Llevaba varios años trotando con cierta constancia —sin mayores ambiciones ni objetivos relevantes— hasta que una desafortunada lesión, a finales de septiembre, me obligó a parar. Tres meses sin trotar parecen poco, pero a estas alturas puedo asegurar que esa pausa forzada ha tenido un serio impacto en mi bienestar. Hablo de la rutina que desaparece: levantarse muy temprano, recorrer las calles y volver a la casa con una sensación de compromiso cumplido y con la mente despejada. Cuando eso falta, el día empieza de otra manera y uno advierte, sin proponérselo, que el cuerpo y la cabeza extrañan algo que parecía secundario.
Con el súbito sedentarismo, la pérdida de estado físico se manifiesta pronto. El cuerpo responde peor y se entorpece, incluso sin haber ganado muchos kilos. Aparecen molestias donde antes no las había y una que otra tarea menor demanda una atención inusual. Con el paso de las semanas también se altera el ánimo. Surge una sensación de desgano, una menor disposición para enfrentar el día y una irritabilidad leve pero persistente. La paciencia se acorta, la concentración disminuye y cualquier contratiempo parece más importante de lo que es. El sueño también empieza a deteriorarse y las noches se desmejoran. Así, se vuelve evidente que el ejercicio tenía efectos que iban mucho más allá de lo físico y beneficiaban distintos aspectos de la vida cotidiana.

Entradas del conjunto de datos

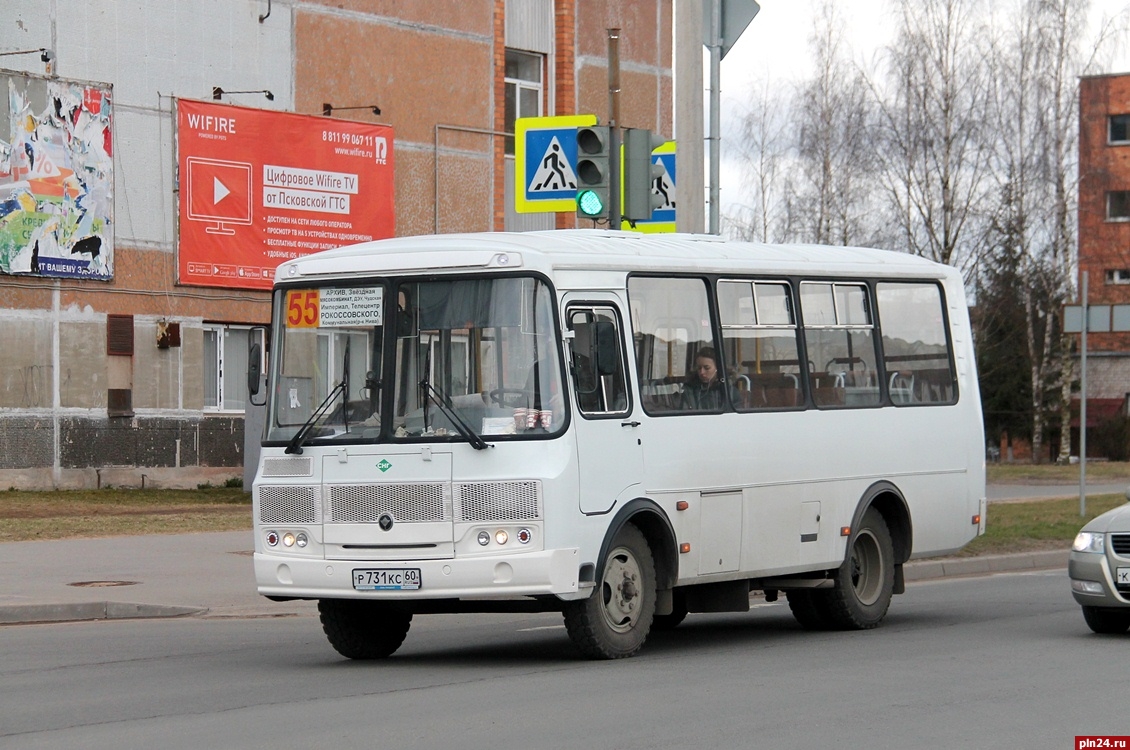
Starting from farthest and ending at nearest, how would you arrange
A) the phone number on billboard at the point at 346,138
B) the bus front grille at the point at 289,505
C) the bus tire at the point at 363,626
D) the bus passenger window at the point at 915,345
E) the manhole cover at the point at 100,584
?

*Instrucciones*
**1)** Enumera las acciones que forman la rutina que desaparece, según el texto sobre la pausa forzada en el trote.
**2)** Prolonga el texto sobre la pausa forzada en el trote a partir de su última oración.

*Resultados*
**1)**
- Levantarse muy temprano
- Recorrer las calles
- Volver a la casa con una sensación de compromiso cumplido y con la mente despejada

**2)**
Aunque esa percepción va cambiando, creo que por mucho tiempo entendíamos el ejercicio como algo accesorio, asociado a la apariencia o al rendimiento cardiovascular. Muchos lo practican solo cuando hay tiempo, cuando sobra energía o cuando un médico lo ordena, sin caer en cuenta de su importancia. El movimiento influye de manera silenciosa en la disposición frente a los otros y en la manera de procesar las tensiones habituales.
Conviene aclararlo: esto no pretende ser una defensa del trote ni una invitación a adoptar una disciplina deportiva específica. No todos pueden trotar, ni todos quieren hacerlo. Aun así, casi todos podríamos movernos un poco más de lo que lo hacemos. Caminar, montar bicicleta, nadar, subir escaleras, interrumpir deliberadamente la inercia que impone la quietud.
Confío en volver a trotar pronto, cuando el cuerpo lo permita. No para recuperar tiempos ni distancias, sino para restablecer una rutina que demostró tener, más allá de cualquier duda, un impacto más profundo del esperado. Estos tres meses sin trotar no me han enseñado nada nuevo; simplemente hicieron evidente algo que conviene recordar de vez en cuando: mover el cuerpo es una de las formas más simples y eficaces de cuidar la mente.